*RECORDS TO USE*:
════

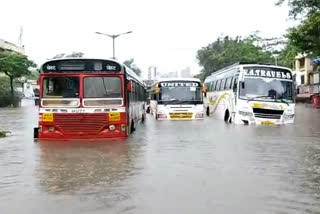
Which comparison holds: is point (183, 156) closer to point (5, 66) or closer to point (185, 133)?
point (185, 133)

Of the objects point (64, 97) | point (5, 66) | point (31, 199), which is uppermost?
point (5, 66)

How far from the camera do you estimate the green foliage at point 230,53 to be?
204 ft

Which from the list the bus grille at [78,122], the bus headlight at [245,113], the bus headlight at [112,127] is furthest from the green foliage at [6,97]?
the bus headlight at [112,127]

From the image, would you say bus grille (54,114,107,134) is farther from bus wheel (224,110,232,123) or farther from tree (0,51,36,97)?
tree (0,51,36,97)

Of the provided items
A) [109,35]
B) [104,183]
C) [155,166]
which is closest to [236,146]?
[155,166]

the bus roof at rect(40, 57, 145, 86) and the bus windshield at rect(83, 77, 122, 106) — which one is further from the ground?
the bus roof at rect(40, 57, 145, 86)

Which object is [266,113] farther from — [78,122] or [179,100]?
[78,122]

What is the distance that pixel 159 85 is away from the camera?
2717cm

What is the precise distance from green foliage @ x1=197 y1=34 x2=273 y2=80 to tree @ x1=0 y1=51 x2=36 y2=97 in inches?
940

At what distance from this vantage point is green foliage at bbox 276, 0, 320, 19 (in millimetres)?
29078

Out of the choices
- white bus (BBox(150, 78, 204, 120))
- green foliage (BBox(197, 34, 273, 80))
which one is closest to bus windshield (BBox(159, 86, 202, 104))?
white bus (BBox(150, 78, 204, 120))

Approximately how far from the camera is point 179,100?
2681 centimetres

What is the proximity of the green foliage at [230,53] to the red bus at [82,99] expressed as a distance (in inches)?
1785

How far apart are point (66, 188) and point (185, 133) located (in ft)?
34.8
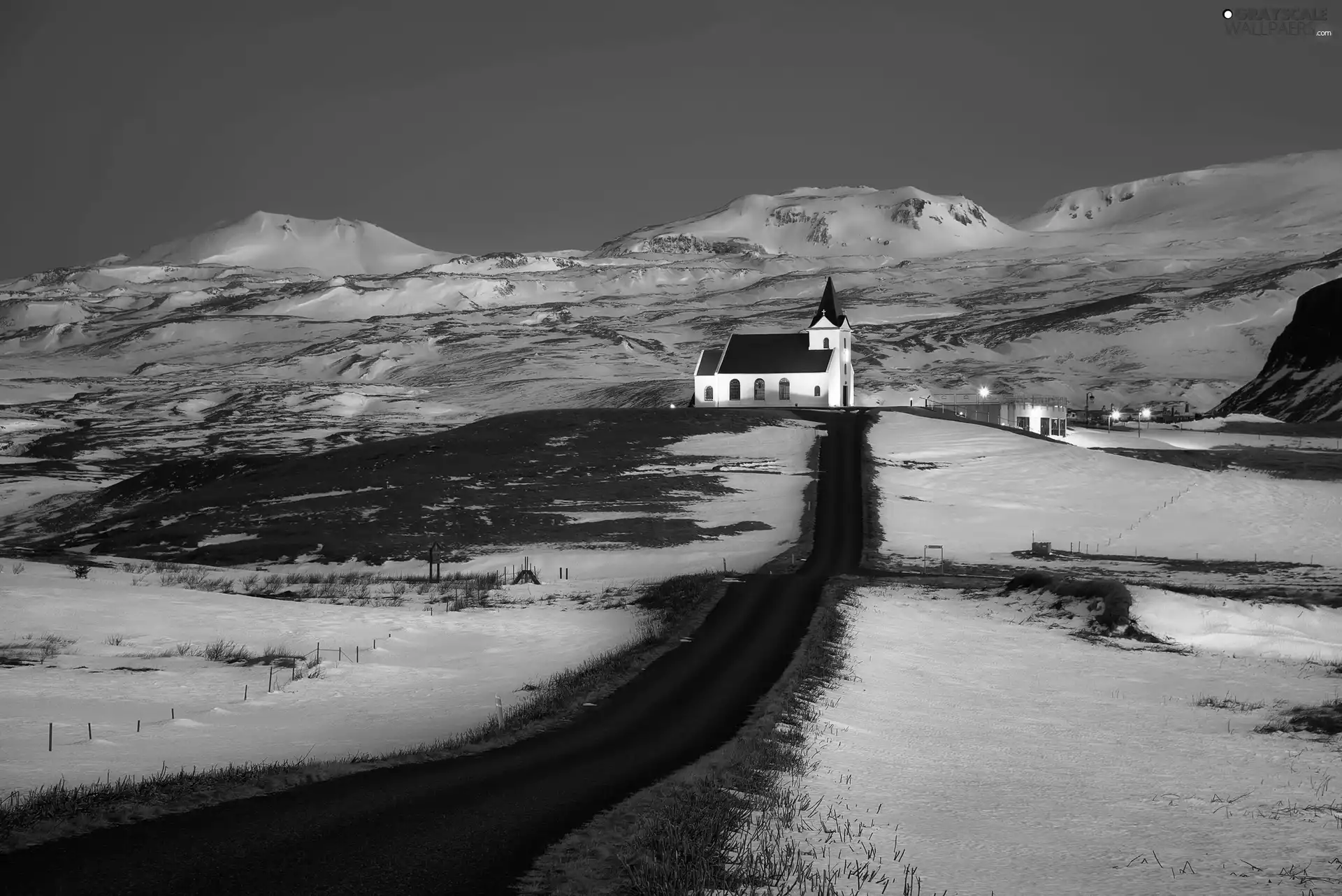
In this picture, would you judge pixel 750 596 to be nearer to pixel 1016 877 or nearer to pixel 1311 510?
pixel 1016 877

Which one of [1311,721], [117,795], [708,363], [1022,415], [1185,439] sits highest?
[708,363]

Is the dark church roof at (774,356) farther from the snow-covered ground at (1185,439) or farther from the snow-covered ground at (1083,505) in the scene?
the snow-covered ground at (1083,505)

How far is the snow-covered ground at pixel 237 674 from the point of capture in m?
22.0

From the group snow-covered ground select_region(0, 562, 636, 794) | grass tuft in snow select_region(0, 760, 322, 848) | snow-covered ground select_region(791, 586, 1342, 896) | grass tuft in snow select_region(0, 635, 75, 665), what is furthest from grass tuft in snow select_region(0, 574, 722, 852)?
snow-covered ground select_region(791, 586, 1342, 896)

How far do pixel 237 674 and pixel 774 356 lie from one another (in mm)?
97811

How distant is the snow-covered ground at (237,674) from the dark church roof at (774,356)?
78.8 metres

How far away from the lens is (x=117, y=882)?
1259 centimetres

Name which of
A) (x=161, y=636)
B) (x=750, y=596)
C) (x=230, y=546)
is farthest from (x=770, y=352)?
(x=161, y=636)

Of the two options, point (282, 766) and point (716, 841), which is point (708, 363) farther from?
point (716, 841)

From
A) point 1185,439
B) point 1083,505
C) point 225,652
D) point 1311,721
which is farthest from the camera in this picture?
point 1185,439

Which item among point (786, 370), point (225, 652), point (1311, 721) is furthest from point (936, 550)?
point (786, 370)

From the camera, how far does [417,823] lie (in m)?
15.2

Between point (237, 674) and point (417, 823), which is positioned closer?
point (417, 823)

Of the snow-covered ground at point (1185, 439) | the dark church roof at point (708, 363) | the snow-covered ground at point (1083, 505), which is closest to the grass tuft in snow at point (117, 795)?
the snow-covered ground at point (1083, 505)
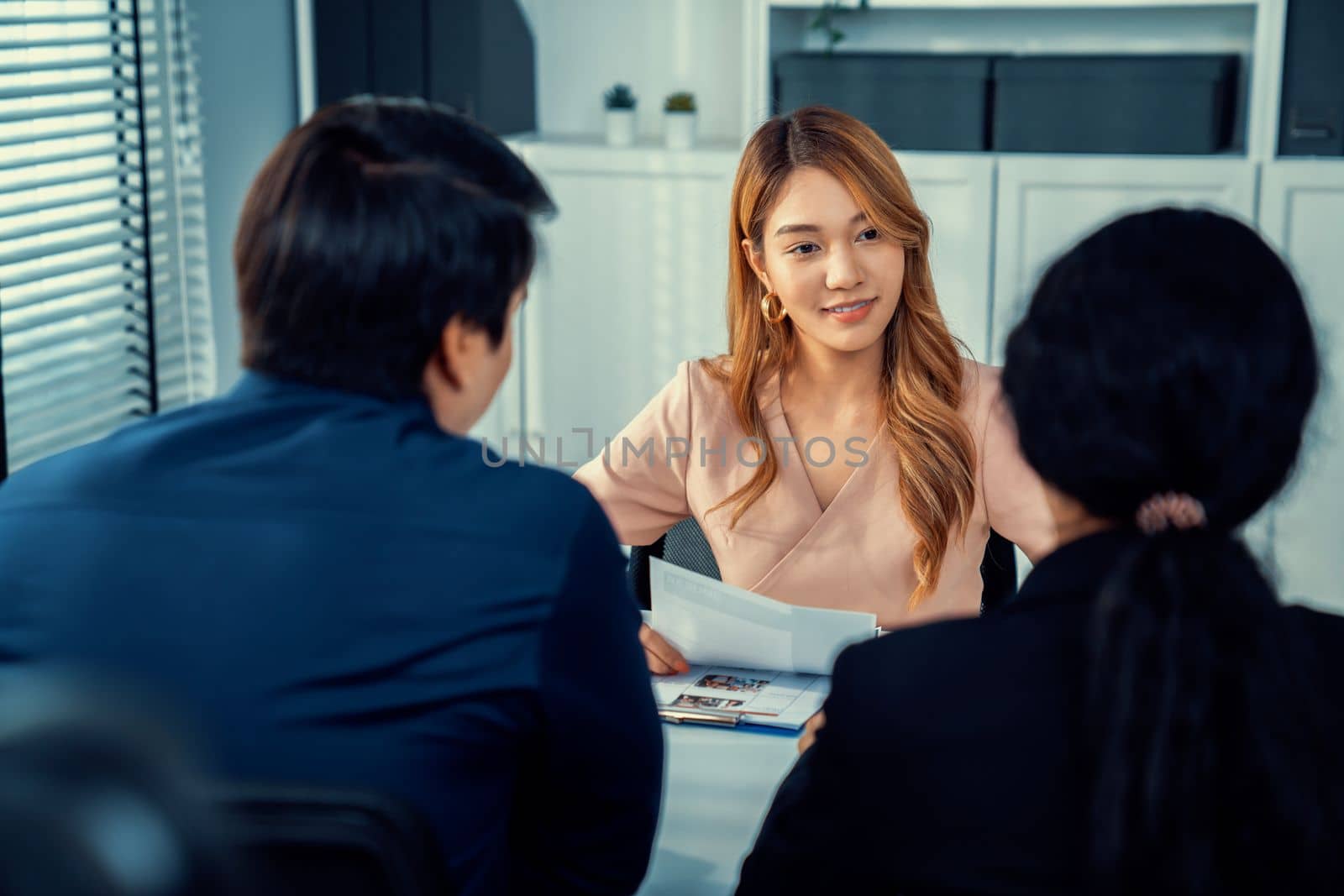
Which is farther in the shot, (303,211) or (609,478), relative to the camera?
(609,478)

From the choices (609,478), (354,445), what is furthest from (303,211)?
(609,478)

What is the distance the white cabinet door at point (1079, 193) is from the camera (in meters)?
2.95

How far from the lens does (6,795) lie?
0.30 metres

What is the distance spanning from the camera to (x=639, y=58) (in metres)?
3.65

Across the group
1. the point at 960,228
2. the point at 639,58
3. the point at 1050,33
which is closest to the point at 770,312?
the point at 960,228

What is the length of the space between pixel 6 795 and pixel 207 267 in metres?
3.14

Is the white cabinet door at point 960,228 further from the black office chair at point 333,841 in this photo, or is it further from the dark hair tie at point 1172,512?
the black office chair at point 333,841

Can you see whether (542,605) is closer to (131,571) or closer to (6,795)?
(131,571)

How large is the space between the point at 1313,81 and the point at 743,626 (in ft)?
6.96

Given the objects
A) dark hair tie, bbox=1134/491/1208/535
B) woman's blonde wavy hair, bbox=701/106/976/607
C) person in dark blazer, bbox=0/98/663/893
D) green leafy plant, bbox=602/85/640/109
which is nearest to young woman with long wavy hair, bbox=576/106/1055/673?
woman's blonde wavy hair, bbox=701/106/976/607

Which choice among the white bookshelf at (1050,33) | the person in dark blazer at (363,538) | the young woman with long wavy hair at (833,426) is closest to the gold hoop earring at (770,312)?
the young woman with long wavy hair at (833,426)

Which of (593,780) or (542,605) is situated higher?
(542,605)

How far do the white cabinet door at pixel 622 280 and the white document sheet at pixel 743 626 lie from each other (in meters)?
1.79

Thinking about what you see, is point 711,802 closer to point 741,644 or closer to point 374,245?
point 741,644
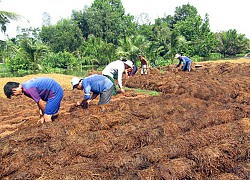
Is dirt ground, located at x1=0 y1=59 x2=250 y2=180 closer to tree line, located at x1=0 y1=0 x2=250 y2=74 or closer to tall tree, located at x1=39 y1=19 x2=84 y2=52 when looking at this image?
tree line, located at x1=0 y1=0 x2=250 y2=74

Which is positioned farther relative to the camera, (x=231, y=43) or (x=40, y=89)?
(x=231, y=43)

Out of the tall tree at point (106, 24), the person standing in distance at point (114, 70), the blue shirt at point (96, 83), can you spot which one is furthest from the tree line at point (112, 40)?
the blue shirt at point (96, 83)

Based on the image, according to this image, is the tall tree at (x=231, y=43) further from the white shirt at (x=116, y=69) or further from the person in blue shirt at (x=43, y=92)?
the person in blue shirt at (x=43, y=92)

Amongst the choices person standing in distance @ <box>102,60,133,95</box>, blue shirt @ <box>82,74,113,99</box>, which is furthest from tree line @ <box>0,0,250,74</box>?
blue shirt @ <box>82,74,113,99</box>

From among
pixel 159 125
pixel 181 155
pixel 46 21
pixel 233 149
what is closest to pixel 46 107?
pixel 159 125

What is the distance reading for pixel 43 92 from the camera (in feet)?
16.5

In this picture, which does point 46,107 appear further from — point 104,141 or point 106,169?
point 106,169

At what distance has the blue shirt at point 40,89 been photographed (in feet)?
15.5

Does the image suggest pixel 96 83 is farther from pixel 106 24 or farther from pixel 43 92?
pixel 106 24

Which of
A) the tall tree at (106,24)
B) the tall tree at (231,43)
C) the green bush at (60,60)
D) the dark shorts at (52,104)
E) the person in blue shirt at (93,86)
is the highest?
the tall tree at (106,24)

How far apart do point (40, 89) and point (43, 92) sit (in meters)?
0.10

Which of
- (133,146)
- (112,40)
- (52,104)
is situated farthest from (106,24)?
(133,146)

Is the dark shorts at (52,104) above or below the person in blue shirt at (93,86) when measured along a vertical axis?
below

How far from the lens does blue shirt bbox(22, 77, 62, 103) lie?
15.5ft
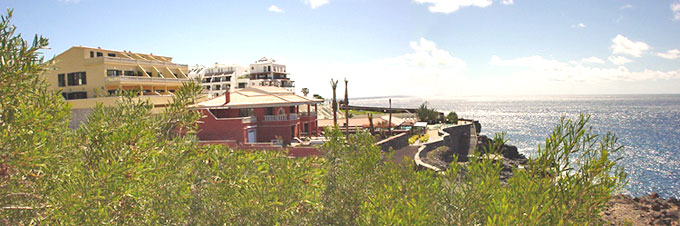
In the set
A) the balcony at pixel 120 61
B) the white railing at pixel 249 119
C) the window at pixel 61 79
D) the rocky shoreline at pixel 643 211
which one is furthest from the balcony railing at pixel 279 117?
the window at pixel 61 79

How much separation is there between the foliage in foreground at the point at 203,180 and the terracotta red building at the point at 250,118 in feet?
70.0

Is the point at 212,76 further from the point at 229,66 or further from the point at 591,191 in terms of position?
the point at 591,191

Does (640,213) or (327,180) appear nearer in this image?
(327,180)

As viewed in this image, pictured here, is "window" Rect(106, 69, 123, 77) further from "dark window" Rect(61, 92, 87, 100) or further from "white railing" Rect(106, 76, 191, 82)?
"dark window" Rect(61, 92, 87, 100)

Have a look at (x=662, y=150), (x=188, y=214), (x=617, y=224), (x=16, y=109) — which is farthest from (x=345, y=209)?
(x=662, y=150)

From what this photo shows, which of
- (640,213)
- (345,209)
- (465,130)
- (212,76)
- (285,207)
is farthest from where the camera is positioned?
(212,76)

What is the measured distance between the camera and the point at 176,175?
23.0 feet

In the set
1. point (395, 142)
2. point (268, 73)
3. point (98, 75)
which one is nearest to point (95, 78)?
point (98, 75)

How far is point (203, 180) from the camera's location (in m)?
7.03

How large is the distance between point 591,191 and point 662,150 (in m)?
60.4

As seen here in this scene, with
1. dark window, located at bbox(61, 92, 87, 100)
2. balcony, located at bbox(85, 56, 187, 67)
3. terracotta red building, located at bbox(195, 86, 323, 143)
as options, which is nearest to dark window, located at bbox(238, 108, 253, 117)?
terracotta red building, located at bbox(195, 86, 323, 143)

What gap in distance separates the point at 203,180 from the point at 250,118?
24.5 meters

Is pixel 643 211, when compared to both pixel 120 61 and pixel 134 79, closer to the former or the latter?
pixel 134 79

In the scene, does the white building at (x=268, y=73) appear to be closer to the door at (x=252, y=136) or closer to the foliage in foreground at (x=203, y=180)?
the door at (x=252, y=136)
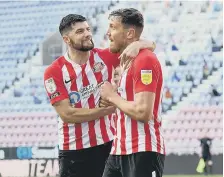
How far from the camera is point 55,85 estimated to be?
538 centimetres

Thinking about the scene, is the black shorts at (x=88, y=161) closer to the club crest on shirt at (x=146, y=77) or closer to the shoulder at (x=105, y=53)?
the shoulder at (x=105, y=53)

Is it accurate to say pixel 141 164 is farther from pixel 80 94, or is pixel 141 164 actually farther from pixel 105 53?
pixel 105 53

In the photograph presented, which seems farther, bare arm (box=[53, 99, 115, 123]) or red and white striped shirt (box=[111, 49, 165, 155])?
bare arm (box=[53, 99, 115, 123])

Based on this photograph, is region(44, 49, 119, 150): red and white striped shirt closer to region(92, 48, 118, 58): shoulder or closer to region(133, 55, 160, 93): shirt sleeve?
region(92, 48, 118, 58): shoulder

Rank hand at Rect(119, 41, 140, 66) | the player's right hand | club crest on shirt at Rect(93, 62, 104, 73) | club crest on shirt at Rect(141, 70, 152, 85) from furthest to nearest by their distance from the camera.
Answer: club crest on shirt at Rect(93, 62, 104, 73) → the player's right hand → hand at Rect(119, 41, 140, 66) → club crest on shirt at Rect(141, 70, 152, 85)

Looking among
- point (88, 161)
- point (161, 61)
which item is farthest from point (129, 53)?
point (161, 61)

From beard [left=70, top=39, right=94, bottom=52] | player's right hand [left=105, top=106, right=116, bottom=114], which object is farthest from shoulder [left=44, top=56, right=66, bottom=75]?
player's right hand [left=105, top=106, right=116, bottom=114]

════

*WHAT IS ASKED*:
Rewrite the stretch from the line containing "In the photograph" through the end of the rows, putting "Choosing among" in place of "Looking among" and leaving everything else unchanged.

*SOLUTION BELOW*:
In the photograph presented, which seems farther, bare arm (box=[53, 99, 115, 123]) or red and white striped shirt (box=[111, 49, 165, 155])?
bare arm (box=[53, 99, 115, 123])

Based on this photograph, is region(44, 49, 119, 150): red and white striped shirt closer to region(92, 48, 118, 58): shoulder or closer to region(133, 55, 160, 93): shirt sleeve?
region(92, 48, 118, 58): shoulder

Rank hand at Rect(119, 41, 140, 66) | the player's right hand | club crest on shirt at Rect(93, 62, 104, 73) | club crest on shirt at Rect(141, 70, 152, 85) from furthest to nearest by their distance from the camera.
Answer: club crest on shirt at Rect(93, 62, 104, 73) → the player's right hand → hand at Rect(119, 41, 140, 66) → club crest on shirt at Rect(141, 70, 152, 85)

Choosing among
- point (88, 161)
- point (161, 61)
which item is farthest from point (129, 53)?
point (161, 61)

From beard [left=70, top=39, right=94, bottom=52] | player's right hand [left=105, top=106, right=116, bottom=114], which object is farthest from shoulder [left=44, top=56, right=66, bottom=75]?
player's right hand [left=105, top=106, right=116, bottom=114]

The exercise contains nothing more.